# Red Tail Shark kills angelfish?



## Plumkin (Jan 24, 2011)

so i went to my LFS today and i saw a giant red tail shark and i just thought he was so cute! so i asked the owner were he came from and she said she brought him in because she thought he killed her angel I never herd of such a thing so I brought him home hes in my Quarantine tank i have other tanks to put him in do you guys have any idea or know if this is possible? im scared to put him with my angel after what I herd any thoughts would be great thank you!


----------



## Byron (Mar 7, 2009)

Yes, that is very probable. If you read our profile [click on the shaded name, Red Tailed Shark], you will see that this species is quite aggressive. Aggression in such fish can often be intensified by poor environmental surroundings. Not knowing how it was kept by the other aquarist, that may have been part of the issue. But as the fish appears to have turned that way, it is unlikely to reverse. What nature programs into a fish species is not going to change. I would return the fish, unless you want fish destruction in your aquarium. As mentioned in our profile, this fish is often overly aggressive with fish that have vertical stripes, such as angels.

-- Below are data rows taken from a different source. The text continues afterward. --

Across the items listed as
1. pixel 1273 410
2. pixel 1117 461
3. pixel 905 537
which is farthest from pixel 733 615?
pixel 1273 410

Always thoroughly research any fish species before aquiring it; this not only saves you trouble, it is safer for the fish.


----------



## Plumkin (Jan 24, 2011)

Byron said:


> Yes, that is very probable. If you read our profile [click on the shaded name, Red Tailed Shark], you will see that this species is quite aggressive. Aggression in such fish can often be intensified by poor environmental surroundings. Not knowing how it was kept by the other aquarist, that may have been part of the issue. But as the fish appears to have turned that way, it is unlikely to reverse. What nature programs into a fish species is not going to change. I would return the fish, unless you want fish destruction in your aquarium. As mentioned in our profile, this fish is often overly aggressive with fish that have vertical stripes, such as angels. Always thoroughly research any fish species before aquiring it; this not only saves you trouble, it is safer for the fish.


Well I bought him for my fiancees tank which is just monster fishes no angels or anythign with stripes


----------